_Task to complete_
Update the entries below by changing every "neighboring house" to "adjacent house". Leave all other text unchanged.

_Source records_
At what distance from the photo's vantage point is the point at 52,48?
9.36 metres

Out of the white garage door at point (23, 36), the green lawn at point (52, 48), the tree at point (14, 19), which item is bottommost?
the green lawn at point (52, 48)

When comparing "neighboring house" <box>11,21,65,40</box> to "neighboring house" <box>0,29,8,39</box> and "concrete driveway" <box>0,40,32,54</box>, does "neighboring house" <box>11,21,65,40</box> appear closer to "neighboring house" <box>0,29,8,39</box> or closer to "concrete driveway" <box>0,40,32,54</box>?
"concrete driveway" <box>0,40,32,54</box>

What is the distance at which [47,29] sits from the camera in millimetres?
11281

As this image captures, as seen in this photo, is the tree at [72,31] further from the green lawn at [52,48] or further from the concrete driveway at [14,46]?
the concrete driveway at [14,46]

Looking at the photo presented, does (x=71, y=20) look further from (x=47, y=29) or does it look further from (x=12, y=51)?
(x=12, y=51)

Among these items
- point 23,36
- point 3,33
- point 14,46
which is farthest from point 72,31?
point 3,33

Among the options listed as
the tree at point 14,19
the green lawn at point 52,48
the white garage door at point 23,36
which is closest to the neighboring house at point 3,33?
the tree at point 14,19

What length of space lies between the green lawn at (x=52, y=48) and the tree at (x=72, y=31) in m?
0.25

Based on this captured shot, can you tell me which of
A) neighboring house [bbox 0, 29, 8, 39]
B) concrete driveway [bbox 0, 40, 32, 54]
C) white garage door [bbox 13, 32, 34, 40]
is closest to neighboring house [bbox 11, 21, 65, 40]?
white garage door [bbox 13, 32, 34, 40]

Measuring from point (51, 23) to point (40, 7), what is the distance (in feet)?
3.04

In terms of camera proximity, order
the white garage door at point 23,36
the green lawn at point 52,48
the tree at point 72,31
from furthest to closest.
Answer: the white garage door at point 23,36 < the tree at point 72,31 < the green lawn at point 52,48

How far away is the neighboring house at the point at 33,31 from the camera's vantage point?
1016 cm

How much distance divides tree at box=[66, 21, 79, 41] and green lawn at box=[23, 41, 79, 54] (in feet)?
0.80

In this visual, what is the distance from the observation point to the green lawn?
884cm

_Response for this exercise_
At what distance from the photo's vantage point is the point at 52,48?
9.36 metres

Out of the white garage door at point (23, 36), the green lawn at point (52, 48), the tree at point (14, 19), which item is bottommost?
the green lawn at point (52, 48)

When comparing "adjacent house" <box>11,21,65,40</box> to "adjacent house" <box>0,29,8,39</box> and "concrete driveway" <box>0,40,32,54</box>, does "adjacent house" <box>11,21,65,40</box> appear closer to "adjacent house" <box>0,29,8,39</box> or closer to "concrete driveway" <box>0,40,32,54</box>?
"concrete driveway" <box>0,40,32,54</box>

What is the distance at which [47,29] sits from the camera in millimetres?
11281

As this image captures, as seen in this photo, is the tree at [72,31] further from the green lawn at [52,48] or further from the concrete driveway at [14,46]?
the concrete driveway at [14,46]

Looking at the photo presented, does (x=71, y=20) look further from (x=47, y=29) or does it look further from (x=12, y=51)?
(x=12, y=51)

Among these items
- point 23,36
- point 3,33
- point 14,46
which is farthest from point 72,31?
point 3,33

Among the options listed as
the tree at point 14,19
the green lawn at point 52,48
the white garage door at point 23,36
which is closest to the adjacent house at point 3,33?
the tree at point 14,19

What length of space lies between the green lawn at (x=52, y=48) and the tree at (x=72, y=31) in m?
0.25

Based on this captured shot, can you tell me which of
A) adjacent house [bbox 0, 29, 8, 39]
B) concrete driveway [bbox 0, 40, 32, 54]
C) white garage door [bbox 13, 32, 34, 40]
is closest to adjacent house [bbox 11, 21, 65, 40]?
white garage door [bbox 13, 32, 34, 40]

Measuring from point (51, 23) to point (40, 7), what is the distance (in feet)?
3.04

In terms of camera proximity, order
the white garage door at point 23,36
the green lawn at point 52,48
the tree at point 72,31
from furthest to closest.
Answer: the white garage door at point 23,36 < the tree at point 72,31 < the green lawn at point 52,48

How far away is the adjacent house at the point at 33,31 from the camera's vantage point?
1016 cm

How much distance divides tree at box=[66, 21, 79, 41] and green lawn at box=[23, 41, 79, 54] (in feet)?
0.80

In this visual, what is the distance from the observation point to the green lawn?
884cm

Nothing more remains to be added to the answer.